Thank you so much for your attention Michal,
Are there any settings (such as sysctl parameters) that I can use to better control the memory reclaiming? Such as: defining the max. amount of mmap pages allocated or max. amount of memory used by mmap pages?
Or will the system start reclaiming only when it needs more memory?
I found that I could use madvise with MADV_DONTNEED in order to actively free RSS memory used by mmap pages, but it would add more complexity on my software.
On Wed, Jun 6, 2018 at 9:43 AM Michal Hocko <mhocko@xxxxxxxxxx> wrote:
On Tue 05-06-18 16:14:02, Rafael Telles wrote:
> Hi there, I am running a program where I need to map hundreds of thousands
> of files and each file has several kilobytes (min. of 4kb per file). The
> program calls mmap() for every 4096 bytes on each file, ending up with
> millions of memory mapped pages, so I have ceil(N/4096) pages for each
> file, where N is the file size.
>
> As the program runs, more files are created and the older files get bigger,
> then I need to remap those pages, so it's always adding more pages.
>
> I am concerned about when and how Linux is going to swap out pages in order
> to get more memory, the program seems to only increase memory usage overall
> and I am afraid it runs out of memory.
We definitely do reclaim mmaped memory - be it a page cache or anonymous
memory. The code doing that is mostly in shrink_page_list (resp.

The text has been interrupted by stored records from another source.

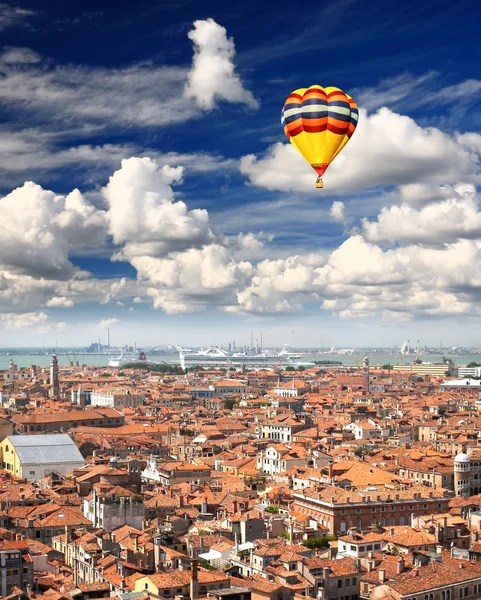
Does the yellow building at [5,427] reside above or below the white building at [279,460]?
above

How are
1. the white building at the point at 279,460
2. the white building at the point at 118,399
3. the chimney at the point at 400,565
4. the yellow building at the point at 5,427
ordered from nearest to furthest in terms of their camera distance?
the chimney at the point at 400,565
the white building at the point at 279,460
the yellow building at the point at 5,427
the white building at the point at 118,399

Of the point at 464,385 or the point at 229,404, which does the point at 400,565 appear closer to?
the point at 229,404

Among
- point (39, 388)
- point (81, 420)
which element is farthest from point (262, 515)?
point (39, 388)

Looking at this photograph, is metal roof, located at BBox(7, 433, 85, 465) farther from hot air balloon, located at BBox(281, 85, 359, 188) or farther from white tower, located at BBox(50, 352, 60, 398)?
white tower, located at BBox(50, 352, 60, 398)

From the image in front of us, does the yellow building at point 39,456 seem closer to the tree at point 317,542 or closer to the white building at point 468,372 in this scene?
the tree at point 317,542

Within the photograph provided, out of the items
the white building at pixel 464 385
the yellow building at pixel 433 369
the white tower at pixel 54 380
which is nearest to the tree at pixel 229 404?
the white tower at pixel 54 380

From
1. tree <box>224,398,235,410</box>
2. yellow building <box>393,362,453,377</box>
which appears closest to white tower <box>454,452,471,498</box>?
tree <box>224,398,235,410</box>

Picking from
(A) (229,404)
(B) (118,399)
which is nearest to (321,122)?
(A) (229,404)
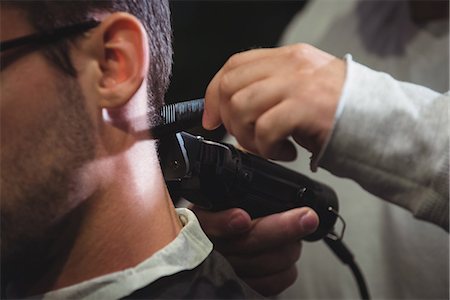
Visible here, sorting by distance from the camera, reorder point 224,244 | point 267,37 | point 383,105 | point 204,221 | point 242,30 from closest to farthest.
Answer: point 383,105 → point 204,221 → point 224,244 → point 242,30 → point 267,37

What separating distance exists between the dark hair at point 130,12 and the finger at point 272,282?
418 mm

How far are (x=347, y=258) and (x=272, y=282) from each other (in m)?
0.16

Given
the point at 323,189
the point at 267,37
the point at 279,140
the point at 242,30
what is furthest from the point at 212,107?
the point at 267,37

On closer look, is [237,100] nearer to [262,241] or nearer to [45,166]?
[45,166]

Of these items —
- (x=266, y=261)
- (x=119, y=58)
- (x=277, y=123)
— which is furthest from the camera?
(x=266, y=261)

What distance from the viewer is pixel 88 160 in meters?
0.89

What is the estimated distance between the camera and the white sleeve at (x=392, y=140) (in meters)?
0.78

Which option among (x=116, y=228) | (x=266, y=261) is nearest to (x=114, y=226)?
(x=116, y=228)

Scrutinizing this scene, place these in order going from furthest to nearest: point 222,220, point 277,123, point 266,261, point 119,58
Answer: point 266,261 < point 222,220 < point 119,58 < point 277,123

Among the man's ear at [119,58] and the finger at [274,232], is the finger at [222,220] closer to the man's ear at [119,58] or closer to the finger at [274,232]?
the finger at [274,232]

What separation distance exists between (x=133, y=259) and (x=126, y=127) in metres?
0.17

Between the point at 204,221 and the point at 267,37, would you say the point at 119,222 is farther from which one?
the point at 267,37

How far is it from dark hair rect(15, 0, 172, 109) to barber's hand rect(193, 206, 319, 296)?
0.72 feet

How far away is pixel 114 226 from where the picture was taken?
94cm
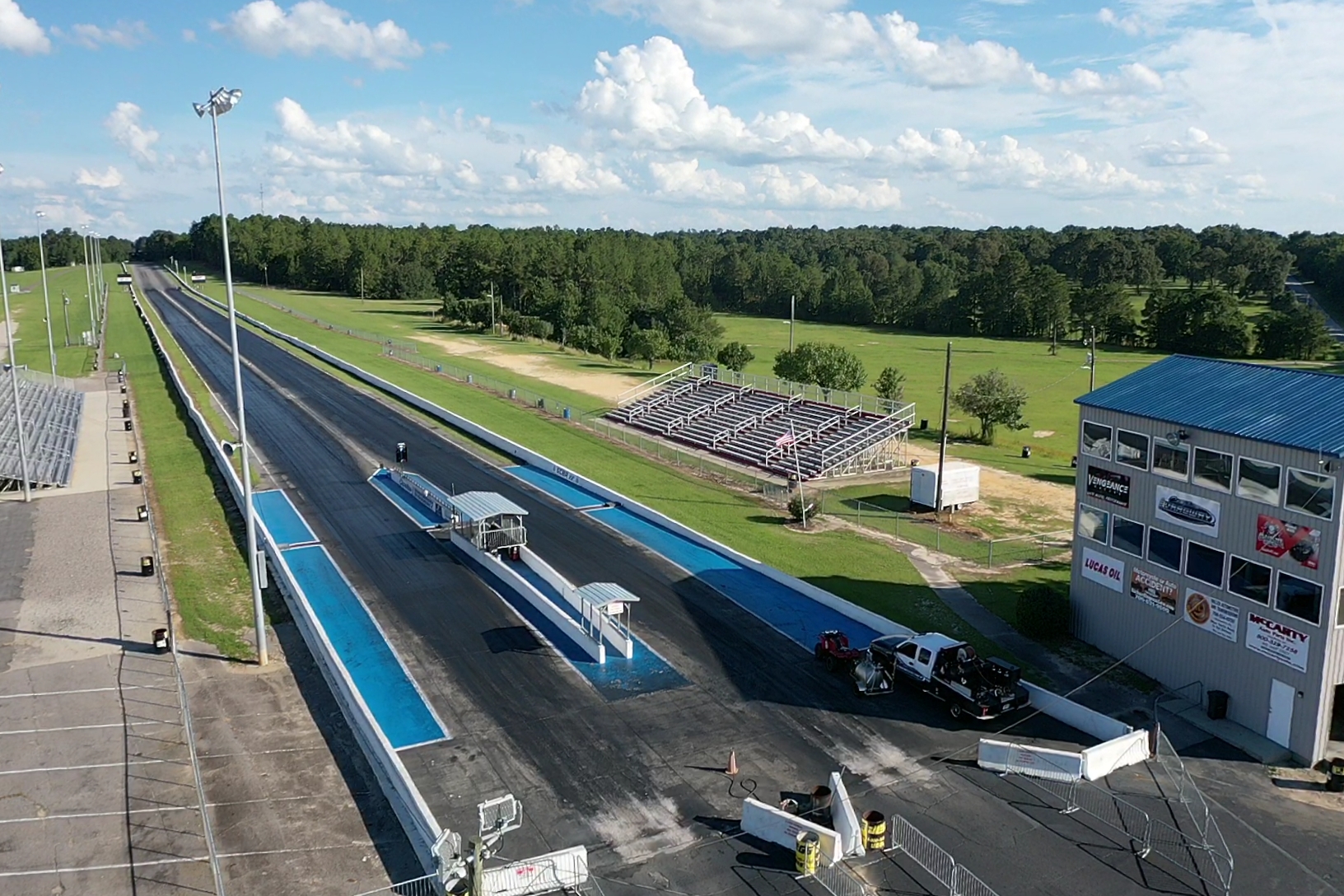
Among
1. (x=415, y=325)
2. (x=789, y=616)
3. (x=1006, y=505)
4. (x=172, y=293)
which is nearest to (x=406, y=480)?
(x=789, y=616)

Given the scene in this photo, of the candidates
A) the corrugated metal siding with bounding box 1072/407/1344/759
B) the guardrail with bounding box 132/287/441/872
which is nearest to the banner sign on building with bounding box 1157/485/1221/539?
the corrugated metal siding with bounding box 1072/407/1344/759

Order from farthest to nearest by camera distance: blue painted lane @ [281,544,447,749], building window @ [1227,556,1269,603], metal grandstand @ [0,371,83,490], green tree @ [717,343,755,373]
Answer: green tree @ [717,343,755,373]
metal grandstand @ [0,371,83,490]
blue painted lane @ [281,544,447,749]
building window @ [1227,556,1269,603]

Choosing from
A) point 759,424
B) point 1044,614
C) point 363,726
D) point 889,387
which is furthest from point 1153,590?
point 889,387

page_check_references for aging decisions) - somehow non-trivial to
follow but you know where to start looking at least ;)
> I tried setting these sysctl parameters so it would swap out as soon as
> possible (just to understand how Linux memory management works), but it
> didn't change anything:
>
> vm.zone_reclaim_mode = 1
This will make difference only for NUMA machines and it will try to
keep allocations to local nodes. It can lead to a more extensive
reclaim but I would definitely not recommend setting it up unless you
want a strong NUMA locality payed by reclaiming more while the rest of
the memory might be sitting idle.
> vm.min_unmapped_ratio = 99
This one is active only for the zone/node reclaim and tells whether to
reclaim the specific node based on how much of memory is mapped. Your
setting would tell that the node is not worth to be reclaimed unless 99%
of it is clean page cache (the behavior depends on the zone_reclaim_mode
because zone_reclaim_mode = 1 excludes mapped pages AFAIR).
So this will most likely not do what you think.
> How can I be sure the program won't run out of memory?
The default overcommit setting should not allow you to mmap too much in
many cases.
> Do I have to manually unmap pages to free memory?
No.
--
Michal Hocko
SUSE Labs